**What is required**
For the entries that follow, report how many lines include the word "Task" and add nothing.

**Source material**
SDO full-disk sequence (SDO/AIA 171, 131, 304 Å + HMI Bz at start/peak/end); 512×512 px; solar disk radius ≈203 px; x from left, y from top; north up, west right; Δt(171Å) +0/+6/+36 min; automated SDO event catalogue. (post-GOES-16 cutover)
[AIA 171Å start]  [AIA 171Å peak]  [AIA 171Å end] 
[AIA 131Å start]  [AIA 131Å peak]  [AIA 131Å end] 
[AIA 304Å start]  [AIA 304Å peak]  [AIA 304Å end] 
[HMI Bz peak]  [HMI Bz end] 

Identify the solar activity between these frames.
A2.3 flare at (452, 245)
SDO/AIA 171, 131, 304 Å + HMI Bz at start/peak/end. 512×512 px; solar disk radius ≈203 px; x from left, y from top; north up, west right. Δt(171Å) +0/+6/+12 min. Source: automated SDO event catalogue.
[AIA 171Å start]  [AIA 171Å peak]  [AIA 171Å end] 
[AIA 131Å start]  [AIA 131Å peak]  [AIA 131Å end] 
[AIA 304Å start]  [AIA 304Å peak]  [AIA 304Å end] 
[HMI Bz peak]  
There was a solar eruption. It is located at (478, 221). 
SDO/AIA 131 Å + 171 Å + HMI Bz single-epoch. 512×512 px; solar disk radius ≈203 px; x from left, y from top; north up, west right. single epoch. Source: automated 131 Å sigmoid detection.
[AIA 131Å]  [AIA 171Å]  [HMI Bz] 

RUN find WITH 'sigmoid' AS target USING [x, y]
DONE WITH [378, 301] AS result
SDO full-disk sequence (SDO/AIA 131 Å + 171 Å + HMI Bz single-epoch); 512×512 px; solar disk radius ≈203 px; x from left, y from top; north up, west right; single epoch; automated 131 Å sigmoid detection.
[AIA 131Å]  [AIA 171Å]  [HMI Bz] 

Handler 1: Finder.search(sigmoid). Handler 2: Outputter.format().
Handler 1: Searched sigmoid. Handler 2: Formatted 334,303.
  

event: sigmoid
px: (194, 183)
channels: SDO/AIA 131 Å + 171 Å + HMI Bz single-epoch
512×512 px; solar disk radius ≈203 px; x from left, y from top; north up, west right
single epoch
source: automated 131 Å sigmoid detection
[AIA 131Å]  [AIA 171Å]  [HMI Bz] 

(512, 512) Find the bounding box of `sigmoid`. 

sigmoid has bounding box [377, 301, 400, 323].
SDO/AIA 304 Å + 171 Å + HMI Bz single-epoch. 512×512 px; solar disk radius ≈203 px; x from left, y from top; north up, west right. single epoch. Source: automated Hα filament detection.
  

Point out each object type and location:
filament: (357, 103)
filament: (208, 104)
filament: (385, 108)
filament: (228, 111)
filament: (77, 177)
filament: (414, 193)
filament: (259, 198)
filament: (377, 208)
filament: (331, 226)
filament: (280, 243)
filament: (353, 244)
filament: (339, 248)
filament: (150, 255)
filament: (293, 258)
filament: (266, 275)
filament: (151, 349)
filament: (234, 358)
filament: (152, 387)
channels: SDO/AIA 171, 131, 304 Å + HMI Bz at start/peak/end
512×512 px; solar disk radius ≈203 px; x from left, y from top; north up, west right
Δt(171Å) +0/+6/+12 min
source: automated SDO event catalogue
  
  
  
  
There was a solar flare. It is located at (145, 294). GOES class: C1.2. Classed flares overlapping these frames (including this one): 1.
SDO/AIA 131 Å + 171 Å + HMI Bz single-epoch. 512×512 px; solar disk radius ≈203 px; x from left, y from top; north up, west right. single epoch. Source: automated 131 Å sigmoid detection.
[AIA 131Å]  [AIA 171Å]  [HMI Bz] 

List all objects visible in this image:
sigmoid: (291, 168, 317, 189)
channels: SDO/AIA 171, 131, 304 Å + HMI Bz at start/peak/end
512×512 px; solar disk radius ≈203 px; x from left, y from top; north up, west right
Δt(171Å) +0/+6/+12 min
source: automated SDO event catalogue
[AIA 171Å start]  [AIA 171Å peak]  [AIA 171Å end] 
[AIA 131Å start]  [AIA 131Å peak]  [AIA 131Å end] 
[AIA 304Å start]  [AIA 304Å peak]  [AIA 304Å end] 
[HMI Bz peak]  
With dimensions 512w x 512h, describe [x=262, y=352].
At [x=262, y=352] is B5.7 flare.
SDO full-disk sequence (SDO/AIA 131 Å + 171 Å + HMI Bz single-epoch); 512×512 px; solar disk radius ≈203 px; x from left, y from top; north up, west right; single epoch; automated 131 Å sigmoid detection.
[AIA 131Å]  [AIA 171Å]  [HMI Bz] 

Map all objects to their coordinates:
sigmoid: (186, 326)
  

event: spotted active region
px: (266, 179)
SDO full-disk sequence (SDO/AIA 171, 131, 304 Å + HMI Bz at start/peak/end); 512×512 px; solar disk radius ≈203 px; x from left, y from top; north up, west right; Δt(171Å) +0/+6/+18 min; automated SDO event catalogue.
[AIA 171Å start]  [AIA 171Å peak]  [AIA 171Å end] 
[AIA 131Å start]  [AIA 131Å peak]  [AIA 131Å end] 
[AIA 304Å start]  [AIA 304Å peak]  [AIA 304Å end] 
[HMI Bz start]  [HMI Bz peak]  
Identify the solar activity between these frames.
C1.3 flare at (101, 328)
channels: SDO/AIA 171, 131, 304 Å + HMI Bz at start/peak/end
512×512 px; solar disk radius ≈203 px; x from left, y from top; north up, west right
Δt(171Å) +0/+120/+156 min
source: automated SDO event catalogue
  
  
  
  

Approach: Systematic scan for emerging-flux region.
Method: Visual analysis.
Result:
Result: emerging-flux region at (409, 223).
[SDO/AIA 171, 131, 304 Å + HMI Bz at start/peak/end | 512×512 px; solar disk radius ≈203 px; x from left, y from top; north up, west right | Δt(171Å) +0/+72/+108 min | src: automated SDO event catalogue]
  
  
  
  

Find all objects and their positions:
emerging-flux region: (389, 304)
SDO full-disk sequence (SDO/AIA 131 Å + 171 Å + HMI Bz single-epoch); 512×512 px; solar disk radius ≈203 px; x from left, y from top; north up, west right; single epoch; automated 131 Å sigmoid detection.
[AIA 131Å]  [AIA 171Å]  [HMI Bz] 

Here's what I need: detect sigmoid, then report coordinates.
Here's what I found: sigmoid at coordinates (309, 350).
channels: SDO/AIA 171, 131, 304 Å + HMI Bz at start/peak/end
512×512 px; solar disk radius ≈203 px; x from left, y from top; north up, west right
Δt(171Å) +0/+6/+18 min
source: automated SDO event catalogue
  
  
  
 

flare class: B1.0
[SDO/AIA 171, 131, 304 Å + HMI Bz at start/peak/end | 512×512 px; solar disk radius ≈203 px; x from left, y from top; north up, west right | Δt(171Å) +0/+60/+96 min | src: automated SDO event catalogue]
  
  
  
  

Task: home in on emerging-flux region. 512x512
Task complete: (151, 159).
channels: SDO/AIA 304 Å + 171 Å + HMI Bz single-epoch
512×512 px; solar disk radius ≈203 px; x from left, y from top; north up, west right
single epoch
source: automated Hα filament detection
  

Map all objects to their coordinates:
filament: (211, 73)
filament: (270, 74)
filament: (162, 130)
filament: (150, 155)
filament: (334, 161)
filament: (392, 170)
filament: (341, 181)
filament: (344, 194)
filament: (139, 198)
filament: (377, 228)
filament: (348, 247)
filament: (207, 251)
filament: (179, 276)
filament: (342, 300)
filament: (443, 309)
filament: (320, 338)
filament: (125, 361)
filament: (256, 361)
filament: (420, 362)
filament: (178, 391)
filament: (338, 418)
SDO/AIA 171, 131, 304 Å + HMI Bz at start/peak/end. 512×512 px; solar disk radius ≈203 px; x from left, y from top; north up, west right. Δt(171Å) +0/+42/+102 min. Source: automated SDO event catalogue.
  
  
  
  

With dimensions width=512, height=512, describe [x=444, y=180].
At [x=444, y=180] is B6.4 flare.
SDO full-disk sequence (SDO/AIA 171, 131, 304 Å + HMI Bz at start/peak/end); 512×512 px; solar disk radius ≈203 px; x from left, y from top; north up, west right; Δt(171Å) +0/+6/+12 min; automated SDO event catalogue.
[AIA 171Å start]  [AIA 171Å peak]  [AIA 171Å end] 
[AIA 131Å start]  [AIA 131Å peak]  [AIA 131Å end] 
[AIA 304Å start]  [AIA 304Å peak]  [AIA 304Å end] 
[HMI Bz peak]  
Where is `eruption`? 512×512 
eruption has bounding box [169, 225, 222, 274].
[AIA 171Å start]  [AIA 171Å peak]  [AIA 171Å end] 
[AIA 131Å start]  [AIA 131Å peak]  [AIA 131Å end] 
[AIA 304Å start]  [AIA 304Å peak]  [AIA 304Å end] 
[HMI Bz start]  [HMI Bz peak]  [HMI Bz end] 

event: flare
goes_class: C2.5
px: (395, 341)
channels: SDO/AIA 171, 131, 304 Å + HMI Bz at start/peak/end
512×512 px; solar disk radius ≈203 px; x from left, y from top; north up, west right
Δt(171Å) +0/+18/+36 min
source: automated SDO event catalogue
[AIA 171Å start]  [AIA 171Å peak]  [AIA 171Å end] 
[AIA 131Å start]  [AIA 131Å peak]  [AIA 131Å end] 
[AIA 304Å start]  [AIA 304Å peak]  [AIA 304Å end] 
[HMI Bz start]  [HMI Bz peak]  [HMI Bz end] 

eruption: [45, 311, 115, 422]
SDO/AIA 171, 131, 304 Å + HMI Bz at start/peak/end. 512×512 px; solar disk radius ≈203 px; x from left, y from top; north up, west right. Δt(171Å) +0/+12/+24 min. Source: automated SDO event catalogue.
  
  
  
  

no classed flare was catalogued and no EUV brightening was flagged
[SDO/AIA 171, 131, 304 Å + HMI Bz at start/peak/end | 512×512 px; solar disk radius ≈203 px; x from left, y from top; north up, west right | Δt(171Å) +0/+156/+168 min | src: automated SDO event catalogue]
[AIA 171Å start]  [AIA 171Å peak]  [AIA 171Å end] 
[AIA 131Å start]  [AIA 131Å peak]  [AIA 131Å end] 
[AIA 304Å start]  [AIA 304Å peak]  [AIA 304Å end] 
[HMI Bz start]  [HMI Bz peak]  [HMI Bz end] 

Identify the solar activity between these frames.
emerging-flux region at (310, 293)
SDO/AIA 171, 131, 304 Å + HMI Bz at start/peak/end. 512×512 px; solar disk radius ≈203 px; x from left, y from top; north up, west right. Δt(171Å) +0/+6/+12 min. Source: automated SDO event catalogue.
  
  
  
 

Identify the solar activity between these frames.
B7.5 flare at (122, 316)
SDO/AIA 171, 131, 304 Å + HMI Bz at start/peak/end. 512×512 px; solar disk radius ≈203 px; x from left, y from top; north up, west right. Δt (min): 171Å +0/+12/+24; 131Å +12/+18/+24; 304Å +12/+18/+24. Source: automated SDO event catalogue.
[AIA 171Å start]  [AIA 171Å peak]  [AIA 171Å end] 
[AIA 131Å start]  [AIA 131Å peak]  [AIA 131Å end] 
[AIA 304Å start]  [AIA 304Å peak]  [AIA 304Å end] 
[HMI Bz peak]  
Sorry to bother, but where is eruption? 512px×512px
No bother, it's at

**Exercise result**
2